Recently I attended some lectures on photography history at university, and the discussion evolved from the controversy from the start as to whether photography was an art or a mechanical process. Early reviews of the first photos (in this case Daguerreotypes) marveled at the incredible detail and accuracy rendered by the images. So we asked ourselves does a photo tell the truth?
The first question to address was obvious: What is Truth?
Part of that answer has to lie with differences of how we see and how the camera sees.

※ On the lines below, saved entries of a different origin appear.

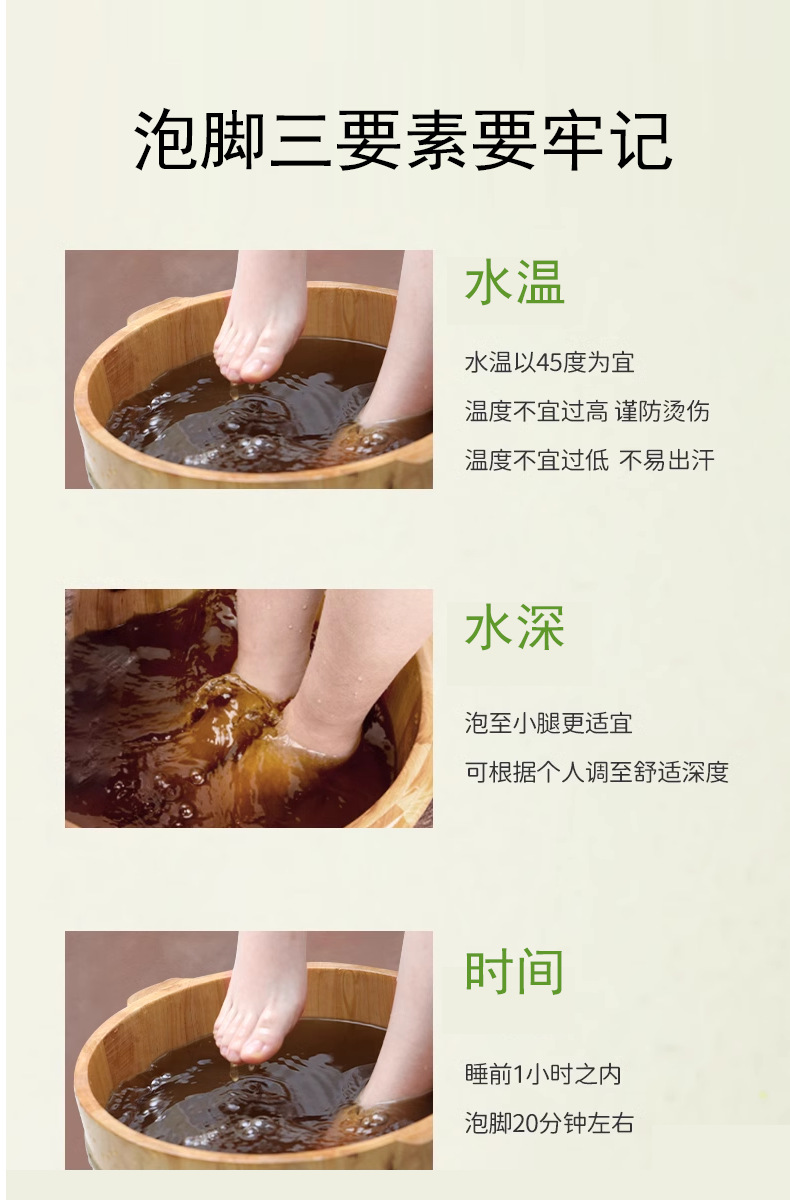 泡脚三要素要牢记

水温

水温以45度为宜

温度不宜过高 谨防烫伤

温度不宜过低 不易出汗

水深

泡至小腿更适宜

可根据个人调至舒适深度

时间

睡前1小时之内

泡脚20分钟左右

So, immediately there differences:
- We correct distortion & colour shift, the camera does not
- Our eyes adapt to tonal differences, the camera less so
- Our eyes scan continuously, a camera does not
- The camera has no emotional attachments, we do
- We see what we expect to see and ignore things we take for granted, the camera does not
- We see in 3D, the camera captures in 2D – we need to create the illusion of depth with composition or by using dual cameras
- Our brains isolate, the camera does not
How we isolate
We have evolved as part of our survival and social demands to be selective in we observe:
- The brightest element - particularly useful for finding food
- The strongest, most saturated, and warmest colours
- Sharp or well-defined or well-contrasted areas
- Texture – hard light vs. soft light and back light
- Contrasting movement and stillness
- The largest element
- Leading Curves and perspective lines – frame placement
- People (esp. children, faces, eyes) or animals
- We read text!
So, in the end the issue of rendering a "true" image is fraught with differences between our optical characteristics and the human intelligence and socials programming that bias and filter what our eyes present to us.
For a long time photography was held to be truly honest, yet almost immediately photographers played with images to fool us and make a point.
Henry Peach Robinson in 1858, Image Fading Away
Source: The Met
During the American Civil War photographers capturing the battlefield scenes had, by necessity, to work after the conflict, (both from a safety perspective and because their shutter speeds were too slow) so they were prone to arranging the bodies of dead combatants for effect. Photos of the living were posed for the same reasons.